Dataviz book

My book Data Visualization: charts, maps and interactive graphics was published in 2018 as part of the series "Statistical Reasoning in Science and Society," a collaboration between CRC Press and the American Statistical Association.

There are several good books available on dataviz, so I wanted to make sure this offers readers something different. Most contemporary dataviz books come from a design or journalism background, and there hasn't been an all-round statistical one since William Cleveland's in 1993. Mine covers many statistical techniques and many visualisation formats. I argue that, to make great visual communications of analytical work, one has to consider the graphical and statistical elements together. The analysis informs good visualisation, and the visualisation informs good analysis.

It is short, affordable and accessible to all: no algebra. There is a series of short chapters, each focused on one specific task, such as time trends, maps or interactivity. You can read a chapter in a coffee break, so you can easily start to build your awareness of dataviz.

Click here to view the Table Of Contents.

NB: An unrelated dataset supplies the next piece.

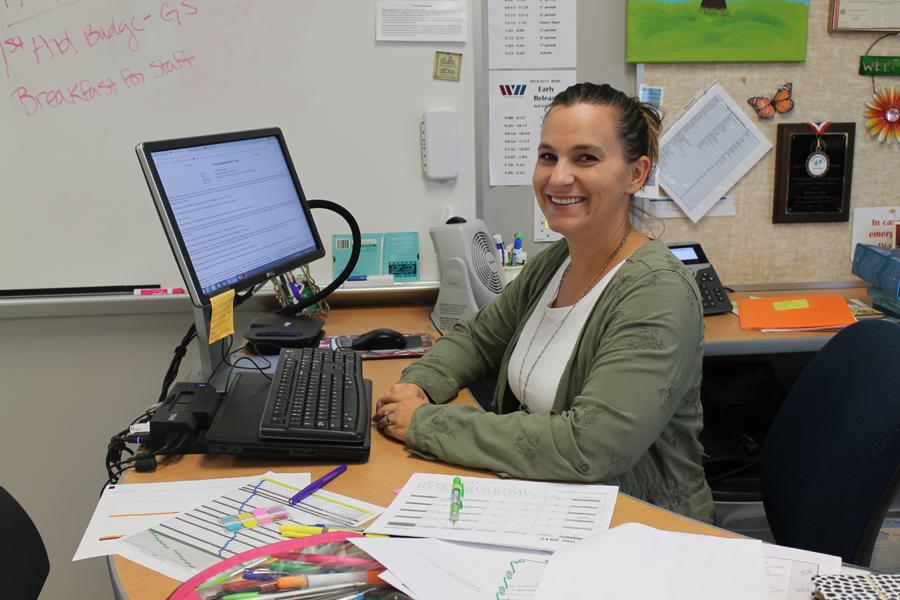 Teachers plan, prepare for new school year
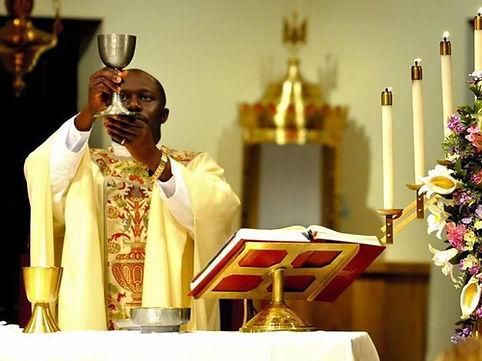 Catholic priest saying mass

I have three audiences in mind:

  • The data analyst who was never taught about good visualisation and wants to expand their skills
  • The budding dataviz designer, whether you are at high school and considering careers, or coming to the end of studies in statistics, design or web development.
  • The boss who has to hire, or commission, someone to make dataviz for his/her organisation, monitor their progress and be assured of good results

I wrote an article called Calculate And Communicate about why dataviz is a great field to work in, and why I needed to write yet another book on the subject. This is in Significance magazine's December 2018 issue.

The making of...

Here's where you can find all the code I used to generate my own images in the book. There are also some blog posts expanding on various images from the book. The chapters' code is being added right now and should all be available bythe end of 2018. There is a corresponding GitHub repository for those of you who like that kind of thing.


Table of contents

Click here for a detailed table of contents in PDF

    Section I: The basics
    1. Why visualize?
    2. Translating numbers to images
    Section II: Statistical building blocks
    3. Continuous and discrete numbers
    4. Percentages and risks
    5. Showing data or statistics
    6. Differences, ratios, correlations
    Section III: Specific tasks
    7. Visual perception and the brain
    8. Showing uncertainty
    9. Time trends
    10. Statistical predictive models
    11. Machine learning techniques
    12. Many variables
    13. Maps and networks
    14. Interactivity
    15. Big data
    16. Wrapping up the package in a report, dashboard or presentation
    Section IV: Closing remarks
    17. Some overarching ideas

Chapter 1: Why visualize?

Fig 1.1 was manually annotated onto a scatter plot of train delays (but not the same dataset that we use in the rest of the book) in Inkscape. I only saved the raster image, like an idiot (this is the only such instance in the whole book! always keep an SVG of everything!). Still, you can look at the unannotated version (generated from Stata) here.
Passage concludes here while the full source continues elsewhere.